I do not offer liveability as a universal theory or uniform framework. It is a situated, speculative method for reorienting interdisciplinary approaches in AI scholarship. It invites researchers and knowledge stakeholders to ask what makes knowledge practices liveable. It demands a pause – to consider how we show up with care in spaces of interdisciplinary tension. It resists the compulsion to resolve difference too quickly, something algorithmic structures of AI do all too easily, and instead dwells in slow, collective transformation that replaces “getting things done” with doing things otherwise.

Interdisciplinarity remains part of my own practice; collaboration across difference is unavoidable in navigating the uneven terrain of AI development. Yet if collaboration is pursued only for quick solutions to urgent questions, it risks reinforcing the very epistemic and material practices of AI that we seek to question. Liveability offers another compass: not towards consensus but towards solidarity, not towards efficiency but towards equity, not towards purity but towards possibility. In refusing the rush towards resolution, we might find ourselves in the company of those still collectivising, organising, imagining and enacting futures worth living in.

Acknowledgements

This paper is deeply indebted to many conversations with the key members of the Feminist Internet Research Network and the research partners who form this growing community. I owe gratitude for political solidarity and intellectual inspiration, particularly to Dr. Tigist Shewarega Hussen, whose framing and holding of the network has allowed for the conversations around liveability to emerge and to Namita Avriti Malhotra, whose leadership and generous critical inputs anchor theory in praxis.
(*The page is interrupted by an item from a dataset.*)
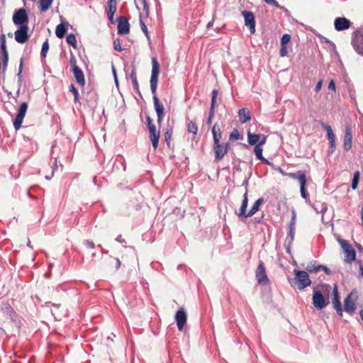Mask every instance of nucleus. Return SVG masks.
<instances>
[{"label": "nucleus", "instance_id": "nucleus-55", "mask_svg": "<svg viewBox=\"0 0 363 363\" xmlns=\"http://www.w3.org/2000/svg\"><path fill=\"white\" fill-rule=\"evenodd\" d=\"M116 240L117 242H118L121 243L122 245H123V246H124L125 247H126V245H125V244H126V241H125L124 239H123V238H122L121 235H118V237L116 238Z\"/></svg>", "mask_w": 363, "mask_h": 363}, {"label": "nucleus", "instance_id": "nucleus-63", "mask_svg": "<svg viewBox=\"0 0 363 363\" xmlns=\"http://www.w3.org/2000/svg\"><path fill=\"white\" fill-rule=\"evenodd\" d=\"M215 16L216 15L214 14L213 17V19L207 23V25H206V28H211L213 26V23H214Z\"/></svg>", "mask_w": 363, "mask_h": 363}, {"label": "nucleus", "instance_id": "nucleus-14", "mask_svg": "<svg viewBox=\"0 0 363 363\" xmlns=\"http://www.w3.org/2000/svg\"><path fill=\"white\" fill-rule=\"evenodd\" d=\"M333 308L335 309L337 315L340 317H342V304L340 301V297L339 296L337 287L336 285H335L334 288L333 289Z\"/></svg>", "mask_w": 363, "mask_h": 363}, {"label": "nucleus", "instance_id": "nucleus-2", "mask_svg": "<svg viewBox=\"0 0 363 363\" xmlns=\"http://www.w3.org/2000/svg\"><path fill=\"white\" fill-rule=\"evenodd\" d=\"M294 274L296 278L292 281L291 285L294 286L295 284H298L297 287L298 290H303L311 284V281L306 271L294 269Z\"/></svg>", "mask_w": 363, "mask_h": 363}, {"label": "nucleus", "instance_id": "nucleus-51", "mask_svg": "<svg viewBox=\"0 0 363 363\" xmlns=\"http://www.w3.org/2000/svg\"><path fill=\"white\" fill-rule=\"evenodd\" d=\"M69 62H70V65L72 67V70H74L75 67H79L77 65V60L74 55H71Z\"/></svg>", "mask_w": 363, "mask_h": 363}, {"label": "nucleus", "instance_id": "nucleus-22", "mask_svg": "<svg viewBox=\"0 0 363 363\" xmlns=\"http://www.w3.org/2000/svg\"><path fill=\"white\" fill-rule=\"evenodd\" d=\"M238 114L241 123H245L251 120V113L247 108L239 109Z\"/></svg>", "mask_w": 363, "mask_h": 363}, {"label": "nucleus", "instance_id": "nucleus-32", "mask_svg": "<svg viewBox=\"0 0 363 363\" xmlns=\"http://www.w3.org/2000/svg\"><path fill=\"white\" fill-rule=\"evenodd\" d=\"M187 131L189 133L196 135L198 132L197 125L194 122L189 121L187 122Z\"/></svg>", "mask_w": 363, "mask_h": 363}, {"label": "nucleus", "instance_id": "nucleus-18", "mask_svg": "<svg viewBox=\"0 0 363 363\" xmlns=\"http://www.w3.org/2000/svg\"><path fill=\"white\" fill-rule=\"evenodd\" d=\"M149 132H150V138L152 143V146L155 150H156L158 147L159 143V139H160V131H157L156 130L155 125H152L151 127L148 128Z\"/></svg>", "mask_w": 363, "mask_h": 363}, {"label": "nucleus", "instance_id": "nucleus-25", "mask_svg": "<svg viewBox=\"0 0 363 363\" xmlns=\"http://www.w3.org/2000/svg\"><path fill=\"white\" fill-rule=\"evenodd\" d=\"M212 133H213V143L217 144L218 143H220V140L222 138V133H221V130L217 123L214 124V125L213 126Z\"/></svg>", "mask_w": 363, "mask_h": 363}, {"label": "nucleus", "instance_id": "nucleus-53", "mask_svg": "<svg viewBox=\"0 0 363 363\" xmlns=\"http://www.w3.org/2000/svg\"><path fill=\"white\" fill-rule=\"evenodd\" d=\"M142 1V4L143 5L144 11H145L146 14L148 15V13H149V6H148V4L147 2V0H143V1Z\"/></svg>", "mask_w": 363, "mask_h": 363}, {"label": "nucleus", "instance_id": "nucleus-36", "mask_svg": "<svg viewBox=\"0 0 363 363\" xmlns=\"http://www.w3.org/2000/svg\"><path fill=\"white\" fill-rule=\"evenodd\" d=\"M229 139L230 140H239L242 139V136L237 129H234L230 134Z\"/></svg>", "mask_w": 363, "mask_h": 363}, {"label": "nucleus", "instance_id": "nucleus-64", "mask_svg": "<svg viewBox=\"0 0 363 363\" xmlns=\"http://www.w3.org/2000/svg\"><path fill=\"white\" fill-rule=\"evenodd\" d=\"M115 261H116V265H115V267L116 269H118L121 267V261L118 258H116L115 259Z\"/></svg>", "mask_w": 363, "mask_h": 363}, {"label": "nucleus", "instance_id": "nucleus-35", "mask_svg": "<svg viewBox=\"0 0 363 363\" xmlns=\"http://www.w3.org/2000/svg\"><path fill=\"white\" fill-rule=\"evenodd\" d=\"M359 172L357 171L354 173L353 179L352 182L351 187L353 190H355L357 188L359 179Z\"/></svg>", "mask_w": 363, "mask_h": 363}, {"label": "nucleus", "instance_id": "nucleus-23", "mask_svg": "<svg viewBox=\"0 0 363 363\" xmlns=\"http://www.w3.org/2000/svg\"><path fill=\"white\" fill-rule=\"evenodd\" d=\"M1 311L6 317L11 320H15L16 312L9 303H4L1 306Z\"/></svg>", "mask_w": 363, "mask_h": 363}, {"label": "nucleus", "instance_id": "nucleus-1", "mask_svg": "<svg viewBox=\"0 0 363 363\" xmlns=\"http://www.w3.org/2000/svg\"><path fill=\"white\" fill-rule=\"evenodd\" d=\"M152 72L150 77V89L151 92L153 94V103L155 110L157 116V123L160 125L164 116V108L163 104L160 101L158 97L156 95V90L157 87L158 77L160 71V64L155 57L152 59Z\"/></svg>", "mask_w": 363, "mask_h": 363}, {"label": "nucleus", "instance_id": "nucleus-19", "mask_svg": "<svg viewBox=\"0 0 363 363\" xmlns=\"http://www.w3.org/2000/svg\"><path fill=\"white\" fill-rule=\"evenodd\" d=\"M248 199H247V190H245V192L243 196L242 202L241 206L239 209V212L238 213V216L240 219V220H244L247 218V213L246 208L247 207Z\"/></svg>", "mask_w": 363, "mask_h": 363}, {"label": "nucleus", "instance_id": "nucleus-33", "mask_svg": "<svg viewBox=\"0 0 363 363\" xmlns=\"http://www.w3.org/2000/svg\"><path fill=\"white\" fill-rule=\"evenodd\" d=\"M66 41L69 45L72 46L74 48H77V39L73 33H69L67 35Z\"/></svg>", "mask_w": 363, "mask_h": 363}, {"label": "nucleus", "instance_id": "nucleus-26", "mask_svg": "<svg viewBox=\"0 0 363 363\" xmlns=\"http://www.w3.org/2000/svg\"><path fill=\"white\" fill-rule=\"evenodd\" d=\"M53 0H39L38 8L40 13L47 11L52 6Z\"/></svg>", "mask_w": 363, "mask_h": 363}, {"label": "nucleus", "instance_id": "nucleus-9", "mask_svg": "<svg viewBox=\"0 0 363 363\" xmlns=\"http://www.w3.org/2000/svg\"><path fill=\"white\" fill-rule=\"evenodd\" d=\"M255 276L259 284L266 286L269 284V280L266 274L265 267L263 262H260L256 270Z\"/></svg>", "mask_w": 363, "mask_h": 363}, {"label": "nucleus", "instance_id": "nucleus-56", "mask_svg": "<svg viewBox=\"0 0 363 363\" xmlns=\"http://www.w3.org/2000/svg\"><path fill=\"white\" fill-rule=\"evenodd\" d=\"M84 245L89 248L94 249L95 247L94 243L91 240H86Z\"/></svg>", "mask_w": 363, "mask_h": 363}, {"label": "nucleus", "instance_id": "nucleus-12", "mask_svg": "<svg viewBox=\"0 0 363 363\" xmlns=\"http://www.w3.org/2000/svg\"><path fill=\"white\" fill-rule=\"evenodd\" d=\"M267 140V136L262 134L252 133L247 132V142L250 145H263Z\"/></svg>", "mask_w": 363, "mask_h": 363}, {"label": "nucleus", "instance_id": "nucleus-54", "mask_svg": "<svg viewBox=\"0 0 363 363\" xmlns=\"http://www.w3.org/2000/svg\"><path fill=\"white\" fill-rule=\"evenodd\" d=\"M116 4H117L116 0H108V7L116 9Z\"/></svg>", "mask_w": 363, "mask_h": 363}, {"label": "nucleus", "instance_id": "nucleus-10", "mask_svg": "<svg viewBox=\"0 0 363 363\" xmlns=\"http://www.w3.org/2000/svg\"><path fill=\"white\" fill-rule=\"evenodd\" d=\"M229 148V143H220L214 144L213 150L215 153V159L216 161L221 160L227 154Z\"/></svg>", "mask_w": 363, "mask_h": 363}, {"label": "nucleus", "instance_id": "nucleus-31", "mask_svg": "<svg viewBox=\"0 0 363 363\" xmlns=\"http://www.w3.org/2000/svg\"><path fill=\"white\" fill-rule=\"evenodd\" d=\"M66 31L67 29L65 26L61 23L57 26L55 29V35L57 38H62L65 36Z\"/></svg>", "mask_w": 363, "mask_h": 363}, {"label": "nucleus", "instance_id": "nucleus-20", "mask_svg": "<svg viewBox=\"0 0 363 363\" xmlns=\"http://www.w3.org/2000/svg\"><path fill=\"white\" fill-rule=\"evenodd\" d=\"M352 140V128L350 126H347L345 130V135H344V149H345V150L348 151L351 149Z\"/></svg>", "mask_w": 363, "mask_h": 363}, {"label": "nucleus", "instance_id": "nucleus-61", "mask_svg": "<svg viewBox=\"0 0 363 363\" xmlns=\"http://www.w3.org/2000/svg\"><path fill=\"white\" fill-rule=\"evenodd\" d=\"M320 267H321V269L323 270L326 274H330L331 271L330 270L329 268H328L325 266L321 265V264H320Z\"/></svg>", "mask_w": 363, "mask_h": 363}, {"label": "nucleus", "instance_id": "nucleus-5", "mask_svg": "<svg viewBox=\"0 0 363 363\" xmlns=\"http://www.w3.org/2000/svg\"><path fill=\"white\" fill-rule=\"evenodd\" d=\"M339 242L345 255V262L347 263H351L354 261L356 258V252L352 247L345 240H340Z\"/></svg>", "mask_w": 363, "mask_h": 363}, {"label": "nucleus", "instance_id": "nucleus-58", "mask_svg": "<svg viewBox=\"0 0 363 363\" xmlns=\"http://www.w3.org/2000/svg\"><path fill=\"white\" fill-rule=\"evenodd\" d=\"M322 83H323L322 80H320L318 82V83L316 84L315 88V92H318L321 89Z\"/></svg>", "mask_w": 363, "mask_h": 363}, {"label": "nucleus", "instance_id": "nucleus-45", "mask_svg": "<svg viewBox=\"0 0 363 363\" xmlns=\"http://www.w3.org/2000/svg\"><path fill=\"white\" fill-rule=\"evenodd\" d=\"M291 35L289 34H284L281 38V45H286V44L290 41Z\"/></svg>", "mask_w": 363, "mask_h": 363}, {"label": "nucleus", "instance_id": "nucleus-40", "mask_svg": "<svg viewBox=\"0 0 363 363\" xmlns=\"http://www.w3.org/2000/svg\"><path fill=\"white\" fill-rule=\"evenodd\" d=\"M2 54V68L5 71L7 68L9 63V52L1 53Z\"/></svg>", "mask_w": 363, "mask_h": 363}, {"label": "nucleus", "instance_id": "nucleus-49", "mask_svg": "<svg viewBox=\"0 0 363 363\" xmlns=\"http://www.w3.org/2000/svg\"><path fill=\"white\" fill-rule=\"evenodd\" d=\"M113 48L116 50L118 52H121L123 50V48L121 46V43L119 39H116L113 41Z\"/></svg>", "mask_w": 363, "mask_h": 363}, {"label": "nucleus", "instance_id": "nucleus-48", "mask_svg": "<svg viewBox=\"0 0 363 363\" xmlns=\"http://www.w3.org/2000/svg\"><path fill=\"white\" fill-rule=\"evenodd\" d=\"M329 144H330V147H329V149H328V155H332L335 148H336V146H335V140H332V141H329Z\"/></svg>", "mask_w": 363, "mask_h": 363}, {"label": "nucleus", "instance_id": "nucleus-21", "mask_svg": "<svg viewBox=\"0 0 363 363\" xmlns=\"http://www.w3.org/2000/svg\"><path fill=\"white\" fill-rule=\"evenodd\" d=\"M126 77H127V79H129L131 80L133 85V88L136 91V92L138 94H140V89H139V84H138V82L137 79L135 68L133 67L131 69L130 73H128V72L126 71Z\"/></svg>", "mask_w": 363, "mask_h": 363}, {"label": "nucleus", "instance_id": "nucleus-29", "mask_svg": "<svg viewBox=\"0 0 363 363\" xmlns=\"http://www.w3.org/2000/svg\"><path fill=\"white\" fill-rule=\"evenodd\" d=\"M321 126L326 130L327 136L329 141L335 140V136L329 125L322 123Z\"/></svg>", "mask_w": 363, "mask_h": 363}, {"label": "nucleus", "instance_id": "nucleus-60", "mask_svg": "<svg viewBox=\"0 0 363 363\" xmlns=\"http://www.w3.org/2000/svg\"><path fill=\"white\" fill-rule=\"evenodd\" d=\"M328 89L335 90V84L333 80H331L328 84Z\"/></svg>", "mask_w": 363, "mask_h": 363}, {"label": "nucleus", "instance_id": "nucleus-8", "mask_svg": "<svg viewBox=\"0 0 363 363\" xmlns=\"http://www.w3.org/2000/svg\"><path fill=\"white\" fill-rule=\"evenodd\" d=\"M28 26L27 24L21 26L14 33L15 40L17 43H25L29 38L28 34Z\"/></svg>", "mask_w": 363, "mask_h": 363}, {"label": "nucleus", "instance_id": "nucleus-16", "mask_svg": "<svg viewBox=\"0 0 363 363\" xmlns=\"http://www.w3.org/2000/svg\"><path fill=\"white\" fill-rule=\"evenodd\" d=\"M187 315L183 308H180L175 314V320L178 329L182 331L186 323Z\"/></svg>", "mask_w": 363, "mask_h": 363}, {"label": "nucleus", "instance_id": "nucleus-28", "mask_svg": "<svg viewBox=\"0 0 363 363\" xmlns=\"http://www.w3.org/2000/svg\"><path fill=\"white\" fill-rule=\"evenodd\" d=\"M23 67V59H21L20 65H19V67H18V72L17 73L18 84L19 87L21 86L22 82H23V77H22ZM19 93H20V88H18V89L17 91L16 95L18 96Z\"/></svg>", "mask_w": 363, "mask_h": 363}, {"label": "nucleus", "instance_id": "nucleus-43", "mask_svg": "<svg viewBox=\"0 0 363 363\" xmlns=\"http://www.w3.org/2000/svg\"><path fill=\"white\" fill-rule=\"evenodd\" d=\"M116 11V9H113L111 7L108 8V9L107 11V16L111 23L113 22V16H114Z\"/></svg>", "mask_w": 363, "mask_h": 363}, {"label": "nucleus", "instance_id": "nucleus-4", "mask_svg": "<svg viewBox=\"0 0 363 363\" xmlns=\"http://www.w3.org/2000/svg\"><path fill=\"white\" fill-rule=\"evenodd\" d=\"M291 177L298 181L300 184V191L301 196L307 202L309 200L308 194L306 189V177L304 171H298L296 174H291Z\"/></svg>", "mask_w": 363, "mask_h": 363}, {"label": "nucleus", "instance_id": "nucleus-50", "mask_svg": "<svg viewBox=\"0 0 363 363\" xmlns=\"http://www.w3.org/2000/svg\"><path fill=\"white\" fill-rule=\"evenodd\" d=\"M279 54L281 57H285L288 54V50L286 45H281Z\"/></svg>", "mask_w": 363, "mask_h": 363}, {"label": "nucleus", "instance_id": "nucleus-38", "mask_svg": "<svg viewBox=\"0 0 363 363\" xmlns=\"http://www.w3.org/2000/svg\"><path fill=\"white\" fill-rule=\"evenodd\" d=\"M262 145H256L254 148V152L258 160H260V159H262V157H263V156H262L263 150H262Z\"/></svg>", "mask_w": 363, "mask_h": 363}, {"label": "nucleus", "instance_id": "nucleus-39", "mask_svg": "<svg viewBox=\"0 0 363 363\" xmlns=\"http://www.w3.org/2000/svg\"><path fill=\"white\" fill-rule=\"evenodd\" d=\"M295 235V230L289 229L287 237L286 238V242H288L289 245H292V242L294 240Z\"/></svg>", "mask_w": 363, "mask_h": 363}, {"label": "nucleus", "instance_id": "nucleus-59", "mask_svg": "<svg viewBox=\"0 0 363 363\" xmlns=\"http://www.w3.org/2000/svg\"><path fill=\"white\" fill-rule=\"evenodd\" d=\"M146 120L147 122V128H150L152 125H155V124L153 123L152 119L149 116H147L146 117Z\"/></svg>", "mask_w": 363, "mask_h": 363}, {"label": "nucleus", "instance_id": "nucleus-6", "mask_svg": "<svg viewBox=\"0 0 363 363\" xmlns=\"http://www.w3.org/2000/svg\"><path fill=\"white\" fill-rule=\"evenodd\" d=\"M357 296L354 291H352L344 300V309L350 315H352L356 309Z\"/></svg>", "mask_w": 363, "mask_h": 363}, {"label": "nucleus", "instance_id": "nucleus-57", "mask_svg": "<svg viewBox=\"0 0 363 363\" xmlns=\"http://www.w3.org/2000/svg\"><path fill=\"white\" fill-rule=\"evenodd\" d=\"M328 210V207H327V204L325 203H321V208H320V213H321L322 214H324Z\"/></svg>", "mask_w": 363, "mask_h": 363}, {"label": "nucleus", "instance_id": "nucleus-27", "mask_svg": "<svg viewBox=\"0 0 363 363\" xmlns=\"http://www.w3.org/2000/svg\"><path fill=\"white\" fill-rule=\"evenodd\" d=\"M264 202L262 198L258 199L251 207V209L247 213V218L252 216L259 208L260 205Z\"/></svg>", "mask_w": 363, "mask_h": 363}, {"label": "nucleus", "instance_id": "nucleus-13", "mask_svg": "<svg viewBox=\"0 0 363 363\" xmlns=\"http://www.w3.org/2000/svg\"><path fill=\"white\" fill-rule=\"evenodd\" d=\"M242 15L245 18V25L249 28L251 34L255 33V20L252 12L243 11Z\"/></svg>", "mask_w": 363, "mask_h": 363}, {"label": "nucleus", "instance_id": "nucleus-44", "mask_svg": "<svg viewBox=\"0 0 363 363\" xmlns=\"http://www.w3.org/2000/svg\"><path fill=\"white\" fill-rule=\"evenodd\" d=\"M140 25L141 30H143V32L144 33V34L145 35L147 38L148 40H150V35L148 33L147 28L144 21L141 18L140 19Z\"/></svg>", "mask_w": 363, "mask_h": 363}, {"label": "nucleus", "instance_id": "nucleus-62", "mask_svg": "<svg viewBox=\"0 0 363 363\" xmlns=\"http://www.w3.org/2000/svg\"><path fill=\"white\" fill-rule=\"evenodd\" d=\"M112 72H113V74L114 77L116 84L118 85V79H117V75H116V71L114 66H112Z\"/></svg>", "mask_w": 363, "mask_h": 363}, {"label": "nucleus", "instance_id": "nucleus-34", "mask_svg": "<svg viewBox=\"0 0 363 363\" xmlns=\"http://www.w3.org/2000/svg\"><path fill=\"white\" fill-rule=\"evenodd\" d=\"M306 269L309 273H317L320 270H321L320 264L315 265L314 264H309L306 267Z\"/></svg>", "mask_w": 363, "mask_h": 363}, {"label": "nucleus", "instance_id": "nucleus-11", "mask_svg": "<svg viewBox=\"0 0 363 363\" xmlns=\"http://www.w3.org/2000/svg\"><path fill=\"white\" fill-rule=\"evenodd\" d=\"M28 21V16L24 9L17 10L13 16V22L16 25H26Z\"/></svg>", "mask_w": 363, "mask_h": 363}, {"label": "nucleus", "instance_id": "nucleus-42", "mask_svg": "<svg viewBox=\"0 0 363 363\" xmlns=\"http://www.w3.org/2000/svg\"><path fill=\"white\" fill-rule=\"evenodd\" d=\"M173 130L172 129H169L164 133V140L168 145H169V143L172 136Z\"/></svg>", "mask_w": 363, "mask_h": 363}, {"label": "nucleus", "instance_id": "nucleus-7", "mask_svg": "<svg viewBox=\"0 0 363 363\" xmlns=\"http://www.w3.org/2000/svg\"><path fill=\"white\" fill-rule=\"evenodd\" d=\"M28 108V104L26 102H23L18 110L17 115L16 116L15 120L13 121V127L16 130L20 129L21 124L23 123V118L26 116V111Z\"/></svg>", "mask_w": 363, "mask_h": 363}, {"label": "nucleus", "instance_id": "nucleus-52", "mask_svg": "<svg viewBox=\"0 0 363 363\" xmlns=\"http://www.w3.org/2000/svg\"><path fill=\"white\" fill-rule=\"evenodd\" d=\"M267 4L274 6L275 7H279V3L276 0H264Z\"/></svg>", "mask_w": 363, "mask_h": 363}, {"label": "nucleus", "instance_id": "nucleus-24", "mask_svg": "<svg viewBox=\"0 0 363 363\" xmlns=\"http://www.w3.org/2000/svg\"><path fill=\"white\" fill-rule=\"evenodd\" d=\"M74 77L77 82L82 86L85 85V78L82 70L79 67H75L74 70H72Z\"/></svg>", "mask_w": 363, "mask_h": 363}, {"label": "nucleus", "instance_id": "nucleus-3", "mask_svg": "<svg viewBox=\"0 0 363 363\" xmlns=\"http://www.w3.org/2000/svg\"><path fill=\"white\" fill-rule=\"evenodd\" d=\"M312 303L315 308L321 310L330 303L328 296L323 295L320 290L314 289L313 291Z\"/></svg>", "mask_w": 363, "mask_h": 363}, {"label": "nucleus", "instance_id": "nucleus-15", "mask_svg": "<svg viewBox=\"0 0 363 363\" xmlns=\"http://www.w3.org/2000/svg\"><path fill=\"white\" fill-rule=\"evenodd\" d=\"M352 25V22L345 17H337L334 21L335 29L337 31L348 29Z\"/></svg>", "mask_w": 363, "mask_h": 363}, {"label": "nucleus", "instance_id": "nucleus-30", "mask_svg": "<svg viewBox=\"0 0 363 363\" xmlns=\"http://www.w3.org/2000/svg\"><path fill=\"white\" fill-rule=\"evenodd\" d=\"M0 51L1 53L9 52L6 45V36L4 33L0 35Z\"/></svg>", "mask_w": 363, "mask_h": 363}, {"label": "nucleus", "instance_id": "nucleus-47", "mask_svg": "<svg viewBox=\"0 0 363 363\" xmlns=\"http://www.w3.org/2000/svg\"><path fill=\"white\" fill-rule=\"evenodd\" d=\"M214 113H215V108H212L211 107L210 108V111H209V116H208V118L207 119V121H206V123L208 125H211V123H212V118L214 116Z\"/></svg>", "mask_w": 363, "mask_h": 363}, {"label": "nucleus", "instance_id": "nucleus-41", "mask_svg": "<svg viewBox=\"0 0 363 363\" xmlns=\"http://www.w3.org/2000/svg\"><path fill=\"white\" fill-rule=\"evenodd\" d=\"M69 91L73 94L74 95V101L78 102L79 101V92L77 88L73 85L71 84L69 86Z\"/></svg>", "mask_w": 363, "mask_h": 363}, {"label": "nucleus", "instance_id": "nucleus-17", "mask_svg": "<svg viewBox=\"0 0 363 363\" xmlns=\"http://www.w3.org/2000/svg\"><path fill=\"white\" fill-rule=\"evenodd\" d=\"M118 34L125 35L130 32V25L126 17L121 16L118 18Z\"/></svg>", "mask_w": 363, "mask_h": 363}, {"label": "nucleus", "instance_id": "nucleus-46", "mask_svg": "<svg viewBox=\"0 0 363 363\" xmlns=\"http://www.w3.org/2000/svg\"><path fill=\"white\" fill-rule=\"evenodd\" d=\"M217 96H218V91L216 89L213 90L211 103V107H212V108H215V106H216V100Z\"/></svg>", "mask_w": 363, "mask_h": 363}, {"label": "nucleus", "instance_id": "nucleus-37", "mask_svg": "<svg viewBox=\"0 0 363 363\" xmlns=\"http://www.w3.org/2000/svg\"><path fill=\"white\" fill-rule=\"evenodd\" d=\"M48 50H49V43H48V40H47L46 41H45L43 43V45H42L40 55L43 58H45L46 57Z\"/></svg>", "mask_w": 363, "mask_h": 363}]
</instances>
Networks are infrastructures, and the support and championing of this work by Ruhiya Seward at IDRC make this research and inquiry possible. This paper has also benefited from all the participants at Rightscon 2025 who joined the day-long workshop on the expanded scope of TFGSV organised by Association of Progressive Communication, and from engagements with the narrative change experts at Dakila, The Philippines.

Funding statement

I have received no funding for this article. However, as the academic advisor to the Feminist Internet Research Network, I have received an honorarium to supervise and work with the different projects, and this paper draws from that experience.

Competing interests

None

Nishant Shah is Professor of Global Media & Culture at Chinese University of Hong Kong, directing the Digital Narratives Studio and Masters in Global Communication. He is Faculty Associate at the Berkman-Klein Center for Internet & Society, Harvard University and a knowledge partner to the Feminist Internet Research Network, and Take a Pause Fund. His work sits at intersections of digital technologies, feminist/queer theory, and social justice, focusing on south–south connections through projects like the Generative AI Network (GAIN), building anticipatory skills for collective futures, Possible AIs Speculative Technology Institute, equipping movement builders to imagine and build alternative AIs.